[WikiEN-l] Appeal for community support

Steve Summit scs at eskimo.com
Tue Feb 28 15:20:59 UTC 2006


VeryVerily wrote:
> if this were a Nazi denying the Holocaust I had fought, I'd be
> being feted as a hero on the mailing list right now, and everyone
> would look the other way if any "rules" were broken.

Hmm.  Does Godwin's Law apply now? :-)

I'm going to make some observations.  VeryVerily, please
understand it is *not* *you* I am talking about here.
(I've never interacted with you; I haven't looked at your
edit history; I don't know what kind of editor you are.)

There are some editors who are: (1) extremely knowledgeable about
a significant subject area, (2) passionate about that subject
and about improving the Encyclopedia, but (3) in the end, sadly,
unable to participate in the project.  Their participation is
impossible because they are simply incapable of working within
the structure which Wikipedia has set up, where partisans on
opposite sides of a contentious issue (partisans who, in real
life, might well want to be killing each other), work together
cooperatively to craft an NPOV article.  You need more than just
knowledge and passion to conduct that mission: you also need
things like diplomacy and humility and patience, and not everyone
possesses all of those skills.

It takes two to make an edit war.  If you are engaged in an edit
war, no matter how Right your cause is, no matter how True your
facts are, no matter how Wrong your opponents are, you are
partially at fault.

Wikipedia *can* *not* afford too many edit wars.  They are
ridiculously expensive and destructive and timeconsuming.
They take up everybody's time (especially the beleaguered
arbitrators), they discourage other editors from participating,
they leave the contested articles unreadable for long periods of
time.  Even after the cases are arbitrated, the toll continues,
because the aggrieved parties can never accept the results, and
continue to appeal their cases by posting long, overwrought
messages to Jimbo's talk page and the like.

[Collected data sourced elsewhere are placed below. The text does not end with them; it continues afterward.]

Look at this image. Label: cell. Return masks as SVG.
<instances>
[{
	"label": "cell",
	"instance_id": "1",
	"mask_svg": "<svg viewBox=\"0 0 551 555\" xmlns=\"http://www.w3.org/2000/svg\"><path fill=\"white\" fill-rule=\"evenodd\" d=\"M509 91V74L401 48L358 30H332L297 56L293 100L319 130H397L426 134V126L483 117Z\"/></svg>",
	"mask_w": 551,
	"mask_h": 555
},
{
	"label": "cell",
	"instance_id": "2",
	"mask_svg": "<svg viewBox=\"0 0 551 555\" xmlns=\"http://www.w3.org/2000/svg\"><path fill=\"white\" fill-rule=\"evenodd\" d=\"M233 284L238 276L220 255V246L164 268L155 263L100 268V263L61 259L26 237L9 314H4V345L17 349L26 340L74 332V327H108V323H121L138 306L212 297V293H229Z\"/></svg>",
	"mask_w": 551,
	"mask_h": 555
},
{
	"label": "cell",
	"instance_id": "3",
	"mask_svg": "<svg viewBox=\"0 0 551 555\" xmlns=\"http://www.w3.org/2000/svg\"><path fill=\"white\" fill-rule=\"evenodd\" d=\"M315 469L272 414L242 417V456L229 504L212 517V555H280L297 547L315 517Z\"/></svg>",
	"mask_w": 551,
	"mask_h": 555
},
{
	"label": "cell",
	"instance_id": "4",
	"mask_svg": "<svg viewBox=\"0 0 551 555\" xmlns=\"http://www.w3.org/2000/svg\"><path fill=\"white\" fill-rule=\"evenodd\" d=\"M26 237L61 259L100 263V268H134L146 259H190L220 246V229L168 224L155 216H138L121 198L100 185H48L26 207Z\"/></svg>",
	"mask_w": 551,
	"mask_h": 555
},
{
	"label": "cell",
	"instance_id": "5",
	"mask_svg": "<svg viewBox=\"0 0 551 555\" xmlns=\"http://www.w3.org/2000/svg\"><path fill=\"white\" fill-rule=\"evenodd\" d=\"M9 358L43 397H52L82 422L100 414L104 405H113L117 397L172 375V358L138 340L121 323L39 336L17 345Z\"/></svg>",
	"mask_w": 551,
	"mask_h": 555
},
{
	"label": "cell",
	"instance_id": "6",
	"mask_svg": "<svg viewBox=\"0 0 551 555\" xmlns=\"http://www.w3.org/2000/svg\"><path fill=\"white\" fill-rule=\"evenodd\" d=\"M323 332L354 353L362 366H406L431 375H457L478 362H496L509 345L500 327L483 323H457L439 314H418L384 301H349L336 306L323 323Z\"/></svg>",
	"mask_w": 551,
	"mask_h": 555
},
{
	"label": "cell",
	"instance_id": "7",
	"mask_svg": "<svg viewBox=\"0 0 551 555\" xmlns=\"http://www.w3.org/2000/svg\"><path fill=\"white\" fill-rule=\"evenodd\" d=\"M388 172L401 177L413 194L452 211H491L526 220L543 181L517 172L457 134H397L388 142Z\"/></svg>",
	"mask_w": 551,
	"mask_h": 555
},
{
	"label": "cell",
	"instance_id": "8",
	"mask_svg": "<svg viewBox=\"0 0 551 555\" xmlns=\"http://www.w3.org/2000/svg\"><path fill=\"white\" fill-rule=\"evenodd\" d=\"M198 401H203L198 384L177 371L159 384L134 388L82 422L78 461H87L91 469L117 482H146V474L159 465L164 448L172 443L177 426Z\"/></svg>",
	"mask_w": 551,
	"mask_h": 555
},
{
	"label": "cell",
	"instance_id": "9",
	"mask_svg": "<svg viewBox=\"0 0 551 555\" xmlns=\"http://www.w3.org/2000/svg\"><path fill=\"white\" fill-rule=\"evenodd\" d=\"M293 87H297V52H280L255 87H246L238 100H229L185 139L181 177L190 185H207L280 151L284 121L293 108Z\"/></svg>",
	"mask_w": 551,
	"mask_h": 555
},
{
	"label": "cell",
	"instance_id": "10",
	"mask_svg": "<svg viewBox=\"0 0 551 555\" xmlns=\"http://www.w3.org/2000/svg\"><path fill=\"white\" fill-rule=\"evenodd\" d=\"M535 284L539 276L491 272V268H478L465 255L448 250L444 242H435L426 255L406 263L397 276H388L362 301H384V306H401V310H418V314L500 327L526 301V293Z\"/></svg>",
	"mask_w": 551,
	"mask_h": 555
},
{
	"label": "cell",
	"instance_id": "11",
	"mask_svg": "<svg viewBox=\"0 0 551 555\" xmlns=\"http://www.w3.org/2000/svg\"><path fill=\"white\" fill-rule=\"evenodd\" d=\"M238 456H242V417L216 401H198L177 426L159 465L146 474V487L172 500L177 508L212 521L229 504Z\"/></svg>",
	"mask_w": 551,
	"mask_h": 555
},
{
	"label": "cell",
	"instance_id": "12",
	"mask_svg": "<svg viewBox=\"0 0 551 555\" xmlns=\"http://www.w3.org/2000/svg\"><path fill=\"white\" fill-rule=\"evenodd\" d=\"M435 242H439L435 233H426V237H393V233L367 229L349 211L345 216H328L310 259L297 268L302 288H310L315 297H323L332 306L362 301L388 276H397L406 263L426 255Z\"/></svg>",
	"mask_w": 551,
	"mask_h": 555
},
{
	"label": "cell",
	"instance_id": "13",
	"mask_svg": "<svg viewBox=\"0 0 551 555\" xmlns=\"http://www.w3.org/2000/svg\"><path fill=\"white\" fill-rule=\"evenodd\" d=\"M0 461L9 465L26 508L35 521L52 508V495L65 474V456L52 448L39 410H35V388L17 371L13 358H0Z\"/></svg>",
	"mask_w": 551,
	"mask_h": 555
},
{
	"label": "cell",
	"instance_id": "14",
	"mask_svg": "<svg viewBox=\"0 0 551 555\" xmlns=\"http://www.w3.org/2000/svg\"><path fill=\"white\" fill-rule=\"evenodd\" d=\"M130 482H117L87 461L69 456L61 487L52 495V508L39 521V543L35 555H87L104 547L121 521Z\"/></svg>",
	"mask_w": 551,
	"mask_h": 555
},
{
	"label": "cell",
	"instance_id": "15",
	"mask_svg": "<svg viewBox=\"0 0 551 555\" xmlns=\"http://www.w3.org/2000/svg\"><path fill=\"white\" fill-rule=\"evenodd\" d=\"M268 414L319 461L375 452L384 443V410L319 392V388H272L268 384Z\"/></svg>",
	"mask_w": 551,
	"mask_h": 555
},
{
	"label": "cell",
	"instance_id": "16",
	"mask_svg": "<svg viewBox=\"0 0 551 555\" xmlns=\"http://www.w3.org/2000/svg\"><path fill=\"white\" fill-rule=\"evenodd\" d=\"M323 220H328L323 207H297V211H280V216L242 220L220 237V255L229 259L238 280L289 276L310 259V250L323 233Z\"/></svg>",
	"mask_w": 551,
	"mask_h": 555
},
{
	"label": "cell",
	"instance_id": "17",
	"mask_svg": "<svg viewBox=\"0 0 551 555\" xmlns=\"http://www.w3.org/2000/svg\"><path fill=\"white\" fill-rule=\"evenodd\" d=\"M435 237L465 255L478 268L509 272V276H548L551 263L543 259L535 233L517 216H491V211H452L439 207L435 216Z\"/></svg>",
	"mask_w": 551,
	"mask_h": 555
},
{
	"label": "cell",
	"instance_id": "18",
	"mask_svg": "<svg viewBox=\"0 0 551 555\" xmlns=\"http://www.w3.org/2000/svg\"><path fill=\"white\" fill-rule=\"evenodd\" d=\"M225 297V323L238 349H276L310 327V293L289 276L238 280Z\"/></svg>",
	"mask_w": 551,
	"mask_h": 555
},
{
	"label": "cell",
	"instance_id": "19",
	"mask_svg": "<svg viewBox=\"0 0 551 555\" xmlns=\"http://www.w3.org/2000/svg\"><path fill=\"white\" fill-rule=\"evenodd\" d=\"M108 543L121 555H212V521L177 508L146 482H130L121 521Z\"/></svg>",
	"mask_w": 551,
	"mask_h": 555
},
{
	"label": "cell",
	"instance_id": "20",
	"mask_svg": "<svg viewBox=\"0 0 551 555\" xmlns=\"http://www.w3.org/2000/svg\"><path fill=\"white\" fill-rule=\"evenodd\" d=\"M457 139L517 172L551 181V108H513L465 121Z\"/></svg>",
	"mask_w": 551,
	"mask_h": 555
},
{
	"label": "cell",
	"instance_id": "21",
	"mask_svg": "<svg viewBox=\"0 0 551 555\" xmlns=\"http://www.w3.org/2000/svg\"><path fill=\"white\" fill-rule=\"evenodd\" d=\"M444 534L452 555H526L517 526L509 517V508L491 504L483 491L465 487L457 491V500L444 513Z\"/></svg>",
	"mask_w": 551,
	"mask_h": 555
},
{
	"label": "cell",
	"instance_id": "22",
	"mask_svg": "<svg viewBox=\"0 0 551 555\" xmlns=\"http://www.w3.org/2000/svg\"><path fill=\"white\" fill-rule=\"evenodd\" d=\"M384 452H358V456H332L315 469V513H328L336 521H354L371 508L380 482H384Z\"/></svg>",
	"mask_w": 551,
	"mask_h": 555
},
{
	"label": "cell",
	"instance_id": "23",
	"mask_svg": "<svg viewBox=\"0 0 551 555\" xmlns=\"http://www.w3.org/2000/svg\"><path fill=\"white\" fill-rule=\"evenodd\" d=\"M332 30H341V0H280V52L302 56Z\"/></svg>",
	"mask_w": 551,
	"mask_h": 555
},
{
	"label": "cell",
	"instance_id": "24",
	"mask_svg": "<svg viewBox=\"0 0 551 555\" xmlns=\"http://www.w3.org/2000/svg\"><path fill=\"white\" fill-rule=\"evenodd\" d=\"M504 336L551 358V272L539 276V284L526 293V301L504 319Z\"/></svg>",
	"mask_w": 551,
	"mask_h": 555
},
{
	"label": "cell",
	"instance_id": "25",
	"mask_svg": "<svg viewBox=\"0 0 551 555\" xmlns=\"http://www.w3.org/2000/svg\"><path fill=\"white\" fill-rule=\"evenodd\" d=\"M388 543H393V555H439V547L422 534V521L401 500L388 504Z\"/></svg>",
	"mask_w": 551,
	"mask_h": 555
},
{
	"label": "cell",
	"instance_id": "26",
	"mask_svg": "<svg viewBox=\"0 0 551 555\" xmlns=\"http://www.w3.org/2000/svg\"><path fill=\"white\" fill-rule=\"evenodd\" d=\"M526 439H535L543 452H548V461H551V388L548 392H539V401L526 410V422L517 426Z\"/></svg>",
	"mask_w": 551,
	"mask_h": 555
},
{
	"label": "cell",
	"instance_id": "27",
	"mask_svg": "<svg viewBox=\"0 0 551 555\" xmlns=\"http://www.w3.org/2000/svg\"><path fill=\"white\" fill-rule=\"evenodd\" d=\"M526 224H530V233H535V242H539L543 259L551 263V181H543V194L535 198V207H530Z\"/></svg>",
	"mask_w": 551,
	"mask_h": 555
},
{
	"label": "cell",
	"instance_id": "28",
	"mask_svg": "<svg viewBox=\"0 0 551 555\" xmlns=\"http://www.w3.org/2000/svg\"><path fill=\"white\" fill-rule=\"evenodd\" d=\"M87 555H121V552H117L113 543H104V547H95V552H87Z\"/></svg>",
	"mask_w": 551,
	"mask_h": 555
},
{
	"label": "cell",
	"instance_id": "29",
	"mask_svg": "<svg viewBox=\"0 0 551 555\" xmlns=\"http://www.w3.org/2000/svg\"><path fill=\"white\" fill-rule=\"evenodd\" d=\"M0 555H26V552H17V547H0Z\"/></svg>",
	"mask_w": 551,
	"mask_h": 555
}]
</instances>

For example, there's an article [[Palestinian exodus]] describing
the flight of Palestinians from what is now Israel after the 1948
war.  It appears to have been edited primarily by people
sympathetic to the Palestinian side of that conflict, and reads
(to me, at least) with a pretty significant POV bias.  There's an
editor by the name of Zeq who has been trying to fix it, which
ought to be a laudable cause, because it (probably) does need
fixing.  But he hasn't been able to do it dispassionately, and
he ended up getting banned from editing that article.

On several counts, I believe he is in the right.  The article
is biased, and his opponents have worked to keep it that way.
But the difference is that his opponents appear to have done
better at playing by Wikipedia's rules than he has, which is
why he has been banned and they haven't, and their view (for
now) prevails.  This is very sad, very wrong, and not how the
Encyclopedia is supposed to work.  But until an editor comes
along who is knowledgeable and passionate about the Israeli
side of that conflict, *and* who is able to edit a contentious
Wikipedia article dispassionately and diplomatically, the
lopsidedness is likely to remain.

And of course that's hardly the only example; this pattern recurs
all the time.  There's ample documentation of the problem;
there's ample help available in the form of lists of suggestions
for editors who want to learn how to work more effectively within
Wikipedia's environment; I'm certainly not the first to be
pointing any of this out.  But, of course, one of the traits
of the problematic editors is that they don't have enough
self-reflection to realize that they're the ones those lists of
suggestions are aimed at, and they don't have the disposition
necessary to actually adopt and apply the suggestions.

It's all too easy for outside observers to recognize when one of
these disputative situations has cropped up, which is one reason
that the aggrieved parties often feel they're being discriminated
or conspired against.  The same hallmarks ought to make it easy
for the participants to recognize themselves as well -- if only
they could.  I was going to describe some of the hallmarks here,
but they'd break the flow of an already too-long message, and
VeryVerily would think I was talking about him, so I'll list them
somewhere else.

The bottom line, however, is that *it is possible to edit a
Wikipedia article on even a highly contentious subject without
having all these horrible problems*.  If you are having these
problems, *you are doing something wrong*.  You can't blame it on
your opponents or on "the system"; *you are part of the problem*.
You are going to have to change your attitude and the way you
work on Wikipedia.

It's too bad when a passionate and knowledgeable but disputative
editor can't be perfectly accommodated.  But the process of trying
to accommodate disputative editors does not scale -- Arbcon is
under increasing amounts of pressure as more and more aggrieved
editors demand their right to be heard, and it's only going to
get worse as the numbers of editors increase.